* _Stated goal_:
Extend the passage below about the Finnish daily Taloussanomat's move to web-only publishing, picking up right after its final sentence.

* _Source extract_:
More than a half-a-dozen newspapers in the United States and Europe have gone "Web only" in the past year in a bid to stave off bankruptcy. But the first cold-eyed analysis of this approach is not encouraging.

A study by two researchers at City University in London dissects in excruciating detail the ill-fated move by an economic daily in Finland, Taloussanomat.fi, which shed its printing presses in December 2007.

The aim was to cut operating costs by eliminating paper, distribution and associated staff. It worked: the paper slashed its capital outlays by more than 50 percent.

The problem is that its revenue plummeted even further, by 75 percent.

Even more surprising was that readership -- whether measured by unique visitors or page views -- dropped too. The researchers, Neil Thurman and Merja Myllylahti, had expected a host of loyal readers of the defunct print edition to migrate to the web.

It turned out that almost all of them were already there, hardly surprising in one of the most broadband-saturated markets in the world.

And the fact that average time spent on the website did not increase "shows just how much the medium, rather than the content it carries, determines how news is consumed," the study observed.

* _Given records_:
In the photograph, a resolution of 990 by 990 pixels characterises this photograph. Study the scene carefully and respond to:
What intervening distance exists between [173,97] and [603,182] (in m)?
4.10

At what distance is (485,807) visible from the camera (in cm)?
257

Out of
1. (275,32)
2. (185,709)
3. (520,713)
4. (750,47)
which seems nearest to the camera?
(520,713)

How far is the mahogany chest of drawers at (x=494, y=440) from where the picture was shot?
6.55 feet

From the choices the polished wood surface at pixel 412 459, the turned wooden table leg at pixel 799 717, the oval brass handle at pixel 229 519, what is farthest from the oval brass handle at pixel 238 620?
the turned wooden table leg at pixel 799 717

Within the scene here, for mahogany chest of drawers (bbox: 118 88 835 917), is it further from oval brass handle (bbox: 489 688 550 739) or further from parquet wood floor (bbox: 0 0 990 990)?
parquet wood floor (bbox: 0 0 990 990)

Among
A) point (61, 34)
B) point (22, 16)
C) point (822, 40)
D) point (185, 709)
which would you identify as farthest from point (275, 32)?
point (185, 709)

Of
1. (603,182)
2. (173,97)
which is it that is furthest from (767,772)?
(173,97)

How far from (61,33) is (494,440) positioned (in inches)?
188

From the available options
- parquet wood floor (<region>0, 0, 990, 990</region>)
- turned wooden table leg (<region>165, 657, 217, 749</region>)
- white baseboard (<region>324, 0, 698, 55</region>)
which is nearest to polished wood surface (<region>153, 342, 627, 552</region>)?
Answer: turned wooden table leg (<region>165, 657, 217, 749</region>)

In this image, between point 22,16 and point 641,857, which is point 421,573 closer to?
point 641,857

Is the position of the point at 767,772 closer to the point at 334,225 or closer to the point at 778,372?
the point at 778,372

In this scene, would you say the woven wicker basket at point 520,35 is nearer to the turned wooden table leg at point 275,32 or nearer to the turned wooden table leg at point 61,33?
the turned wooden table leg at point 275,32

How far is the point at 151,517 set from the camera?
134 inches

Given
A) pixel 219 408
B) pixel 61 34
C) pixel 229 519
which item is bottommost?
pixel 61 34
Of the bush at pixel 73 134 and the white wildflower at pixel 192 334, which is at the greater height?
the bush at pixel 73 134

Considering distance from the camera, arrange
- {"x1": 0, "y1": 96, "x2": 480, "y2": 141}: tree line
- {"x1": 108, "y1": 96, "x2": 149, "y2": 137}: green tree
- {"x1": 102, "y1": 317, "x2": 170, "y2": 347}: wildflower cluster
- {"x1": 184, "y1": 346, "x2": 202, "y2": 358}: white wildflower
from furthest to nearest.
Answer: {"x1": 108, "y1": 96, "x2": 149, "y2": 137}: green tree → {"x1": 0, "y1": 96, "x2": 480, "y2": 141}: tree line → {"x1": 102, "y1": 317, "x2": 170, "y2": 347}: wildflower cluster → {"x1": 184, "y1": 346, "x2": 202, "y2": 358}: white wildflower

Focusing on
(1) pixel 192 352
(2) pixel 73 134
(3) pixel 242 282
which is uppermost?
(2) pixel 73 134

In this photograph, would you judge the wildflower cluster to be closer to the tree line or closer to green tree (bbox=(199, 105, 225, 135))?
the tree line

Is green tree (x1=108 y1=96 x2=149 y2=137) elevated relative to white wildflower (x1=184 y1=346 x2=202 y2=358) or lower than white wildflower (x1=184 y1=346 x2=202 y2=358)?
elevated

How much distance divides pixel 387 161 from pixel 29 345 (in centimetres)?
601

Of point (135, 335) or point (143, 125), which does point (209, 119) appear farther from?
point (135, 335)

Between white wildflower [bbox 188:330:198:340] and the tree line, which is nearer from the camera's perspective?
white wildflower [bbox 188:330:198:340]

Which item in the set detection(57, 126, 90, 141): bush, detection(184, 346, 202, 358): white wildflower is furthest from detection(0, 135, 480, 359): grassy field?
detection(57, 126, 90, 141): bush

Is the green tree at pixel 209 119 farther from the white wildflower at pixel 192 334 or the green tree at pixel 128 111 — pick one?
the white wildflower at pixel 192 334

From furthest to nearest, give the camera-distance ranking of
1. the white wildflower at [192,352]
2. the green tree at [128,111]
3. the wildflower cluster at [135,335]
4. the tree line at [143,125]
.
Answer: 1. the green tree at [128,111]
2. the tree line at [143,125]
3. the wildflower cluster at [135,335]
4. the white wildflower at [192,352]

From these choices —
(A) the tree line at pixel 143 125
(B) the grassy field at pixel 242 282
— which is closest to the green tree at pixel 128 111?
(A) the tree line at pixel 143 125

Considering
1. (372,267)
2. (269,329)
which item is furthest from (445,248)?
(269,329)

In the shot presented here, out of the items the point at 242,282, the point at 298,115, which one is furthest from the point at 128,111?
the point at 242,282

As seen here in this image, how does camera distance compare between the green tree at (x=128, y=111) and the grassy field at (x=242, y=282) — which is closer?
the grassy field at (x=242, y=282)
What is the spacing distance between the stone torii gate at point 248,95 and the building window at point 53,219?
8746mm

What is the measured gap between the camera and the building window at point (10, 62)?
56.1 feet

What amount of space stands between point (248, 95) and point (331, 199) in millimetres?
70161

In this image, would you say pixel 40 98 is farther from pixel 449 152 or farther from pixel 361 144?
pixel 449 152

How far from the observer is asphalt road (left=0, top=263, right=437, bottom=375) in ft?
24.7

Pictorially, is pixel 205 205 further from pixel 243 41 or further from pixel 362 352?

* _Task output_:
"In Taloussanomat's downsized newsroom" -- after initial cuts, staffing was slashed yet again -- "we have an indication of how journalism is likely to evolve for newspapers who go online-only too early," it said.

Thurman and Myllylahti calculated that a newspaper would have to be haemorrhaging profusely -- at least a 31 percent operating loss -- before ditching print made business sense.

Whether that judgment applies to US titles that have gone the same route is hard to say based on a single case study.

But the Christian Science Monitor, the Seattle Post-Intelligencer and the Kansas City Kansan are likely hoping that the Finnish newspaper's failing fortunes are case-specific.

Taloussanomat faced fierce competition from its rival economic daily, Kauppalehti, which has retained a print edition, and it is possible that there was not enough demand in the Finnish market to support both.

But the central reasons the experiment has failed -- at least so far -- are probably the same ones bedeviling newspapers the world over, according to the researchers in London.

"Readers are reluctant to pay for content online, and... the value of advertising space on the web is significantly less than in print," their study said.

Philip Meyer, author of "The Vanishing Newspaper: Saving Journalism in the Information Age," has forecast with unnerving precision that paper-and-ink news will "run out of daily readers late in the first quarter of 2043."

For Web journalism guru Vin Crosbie, their demise will happen before 2021. New York Times publisher Arthur Sulzberger thinks that news print could peter out by 2012.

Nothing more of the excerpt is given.